===== COLLECTED DATA =====

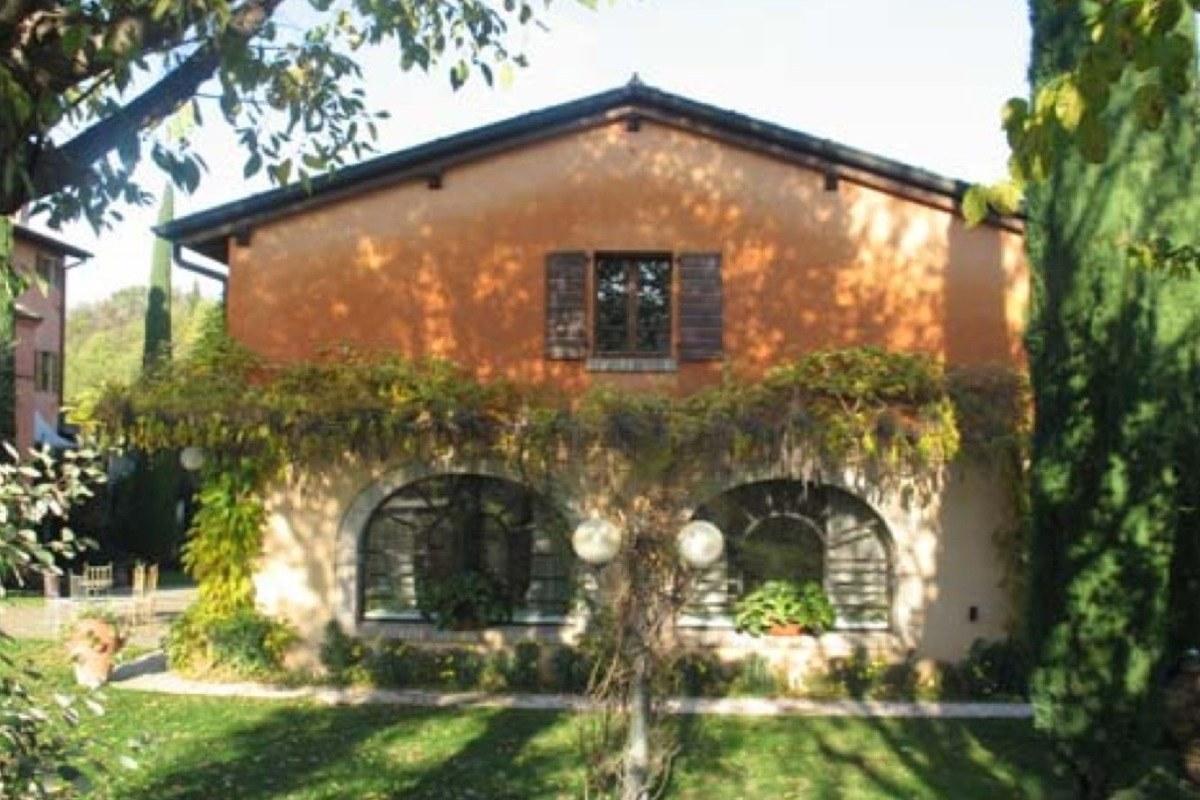 Historisches Haus in der Nähe von Peschiera del Garda
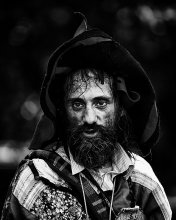 bearded man... / .....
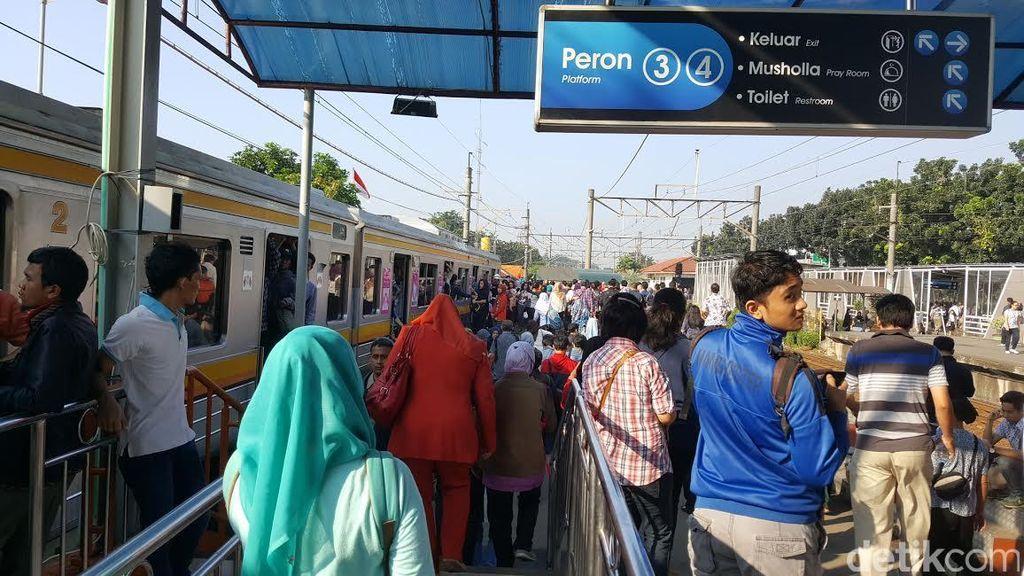 Penampakan Kepadatan Penumpang di Stasiun Pasar Minggu, Menanti dengan Sabar!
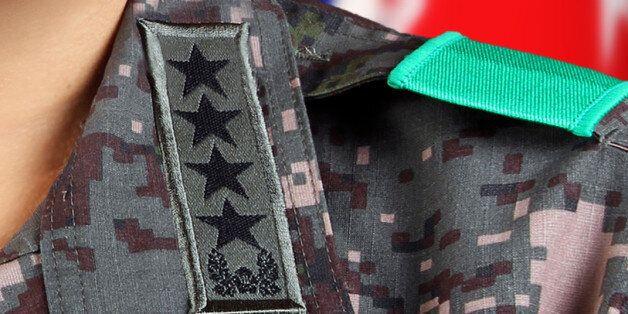 육군이 독식해왔던 합참의장에 공군 출신이 내정됐다 (4성장군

=====

If a picture falls within the span, leave it out, and reproduce exactly the lines from the one containing "bearded man... / ....." through the end of the material, and no others.

 bearded man... / .....
 Penampakan Kepadatan Penumpang di Stasiun Pasar Minggu, Menanti dengan Sabar!
 육군이 독식해왔던 합참의장에 공군 출신이 내정됐다 (4성장군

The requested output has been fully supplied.